Scottsdale Insurance Company Utilizes @RISK to Choose between Competing Opportunities
Two Properties, One Important Decision
For this analysis, Scottsdale Insurance Company used @RISK to determine Risk Adjusted Returns on Capital (RAROC), a framework for analyzing risk-adjusted financial performance. Accurate assessment of RAROC enables organizations to get a consistent view of profitability across businesses. RAROC also provides a clear assessment of the return on investment forecast, after accounting for expenditures required to cover potential risk.
In the Scottsdale Insurance Company model, a comparison between commercial properties in Arizona and in Florida might appear to be very similar at first glance, with both properties expected to have the same expected loss ratio, same expense ratio, same twelve month pay out and the same investment yield. In situations like these, risk analysis can play a crucial role in determining which property to insure.

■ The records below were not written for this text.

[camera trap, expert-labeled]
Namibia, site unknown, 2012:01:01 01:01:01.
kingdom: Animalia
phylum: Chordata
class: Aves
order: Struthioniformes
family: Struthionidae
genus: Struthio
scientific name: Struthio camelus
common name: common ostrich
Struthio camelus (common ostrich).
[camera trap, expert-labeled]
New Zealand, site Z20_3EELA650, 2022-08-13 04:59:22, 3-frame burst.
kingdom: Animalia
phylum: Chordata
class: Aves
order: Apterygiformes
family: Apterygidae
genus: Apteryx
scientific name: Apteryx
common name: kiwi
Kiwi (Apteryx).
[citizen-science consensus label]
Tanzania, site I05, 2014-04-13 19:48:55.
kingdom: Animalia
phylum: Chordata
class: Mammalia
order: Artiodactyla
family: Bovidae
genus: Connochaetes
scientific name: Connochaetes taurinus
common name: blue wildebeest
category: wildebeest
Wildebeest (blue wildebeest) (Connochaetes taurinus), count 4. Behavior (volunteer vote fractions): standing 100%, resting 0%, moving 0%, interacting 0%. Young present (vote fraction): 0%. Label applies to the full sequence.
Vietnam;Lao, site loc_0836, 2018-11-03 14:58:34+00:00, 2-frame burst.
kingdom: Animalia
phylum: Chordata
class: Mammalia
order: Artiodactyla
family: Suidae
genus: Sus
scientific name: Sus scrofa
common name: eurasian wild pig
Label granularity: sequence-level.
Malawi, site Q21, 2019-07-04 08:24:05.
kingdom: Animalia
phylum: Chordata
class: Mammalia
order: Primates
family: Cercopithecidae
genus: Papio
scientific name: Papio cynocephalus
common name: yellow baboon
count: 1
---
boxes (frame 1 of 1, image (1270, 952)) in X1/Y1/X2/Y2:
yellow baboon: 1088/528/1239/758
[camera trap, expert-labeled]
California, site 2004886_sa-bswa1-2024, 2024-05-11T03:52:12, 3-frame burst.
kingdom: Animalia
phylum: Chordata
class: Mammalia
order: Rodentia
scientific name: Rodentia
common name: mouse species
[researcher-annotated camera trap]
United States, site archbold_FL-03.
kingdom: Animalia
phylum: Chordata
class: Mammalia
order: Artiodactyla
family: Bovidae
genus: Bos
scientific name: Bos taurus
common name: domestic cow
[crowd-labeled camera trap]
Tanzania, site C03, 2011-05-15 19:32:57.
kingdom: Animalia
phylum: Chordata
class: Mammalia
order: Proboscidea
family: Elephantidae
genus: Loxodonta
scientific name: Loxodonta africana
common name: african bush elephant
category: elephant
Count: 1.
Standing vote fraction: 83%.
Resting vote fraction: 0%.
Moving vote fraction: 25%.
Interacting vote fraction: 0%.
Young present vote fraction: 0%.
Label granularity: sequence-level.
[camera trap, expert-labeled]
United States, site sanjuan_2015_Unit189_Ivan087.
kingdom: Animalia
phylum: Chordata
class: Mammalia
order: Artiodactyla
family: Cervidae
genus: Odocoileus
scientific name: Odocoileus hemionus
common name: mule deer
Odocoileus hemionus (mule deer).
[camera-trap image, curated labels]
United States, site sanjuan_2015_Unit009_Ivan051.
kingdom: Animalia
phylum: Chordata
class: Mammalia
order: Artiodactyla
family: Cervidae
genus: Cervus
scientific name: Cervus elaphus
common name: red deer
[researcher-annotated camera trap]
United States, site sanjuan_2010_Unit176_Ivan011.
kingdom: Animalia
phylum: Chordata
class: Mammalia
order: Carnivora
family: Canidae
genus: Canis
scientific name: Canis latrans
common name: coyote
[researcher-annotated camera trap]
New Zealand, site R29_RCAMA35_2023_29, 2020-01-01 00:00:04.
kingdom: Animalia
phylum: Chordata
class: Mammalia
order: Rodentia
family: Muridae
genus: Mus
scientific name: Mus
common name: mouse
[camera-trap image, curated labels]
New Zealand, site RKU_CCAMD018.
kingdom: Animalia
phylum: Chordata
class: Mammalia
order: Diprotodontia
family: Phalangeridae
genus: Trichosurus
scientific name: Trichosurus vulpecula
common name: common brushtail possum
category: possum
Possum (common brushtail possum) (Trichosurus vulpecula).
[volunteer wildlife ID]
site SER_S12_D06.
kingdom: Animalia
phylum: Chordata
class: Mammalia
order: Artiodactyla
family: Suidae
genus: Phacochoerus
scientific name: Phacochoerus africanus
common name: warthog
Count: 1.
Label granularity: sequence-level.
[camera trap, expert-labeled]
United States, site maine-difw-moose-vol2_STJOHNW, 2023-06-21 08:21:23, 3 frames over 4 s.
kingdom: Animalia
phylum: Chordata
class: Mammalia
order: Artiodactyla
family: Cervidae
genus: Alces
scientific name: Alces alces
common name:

About Scottsdale Insurance Company
Using @RISK to Determine Returns
The most concerning risk factor when comparing the two properties is the occurrence of catastrophic weather. To determine how much capital must be held in reserves to cover potential payouts, Scottsdale Insurance Company utilizes @RISK to simulate weather risk in each location. It is not surprising that the Florida property represented much higher coverage, given the likelihood of weather events such as hurricanes. However, would that amount surpass the Florida-based property’s initial return advantage?
To further assess the two properties’ RAROC, Scottsdale Insurance Company then used @RISK to determine how effectively each property would exceed a minimum return rate of 10 percent, or its “hurdle rate”. The analysis showed that both properties had a 64 percent chance of clearing the 10 percent hurdle rate. However, a deeper inspection of the numbers answered a very important question: When exceeding the hurdle rate, which property cleared it the highest? In simulations where the Arizona property cleared the hurdle rate, it offered a mean return of 18 percent, compared to the Florida property, which offered a mean return of just 11 percent. As a result, insuring the Arizona property would be a better choice to insure. While the Florida property showed a greater operating income, using @RISK, the insurance company could clearly assess that the Arizona property would free up more capital that the company could use to invest in additional opportunities.
Table 1: @RISK distribution illustrates the Arizona property earning an 18 percent return when clearing the initial hurdle rate
Table 2: Florida property offers a much smaller return, at just 11 percent
“We face a competitive environment where pricing is often unrealistic. An abundance of capital has driven rates lower while investment yields are at historic lows. Using @RISK allows us to choose between competing opportunities,” said Allan Smith, financial business advisor at Scottsdale Insurance. “I find the graphical outputs to be the most useful feature. Being able to compose a picture showing the range of outcomes is critical to analyzing our complex models and is extremely useful in presenting to senior executives, who do not have financial backgrounds.”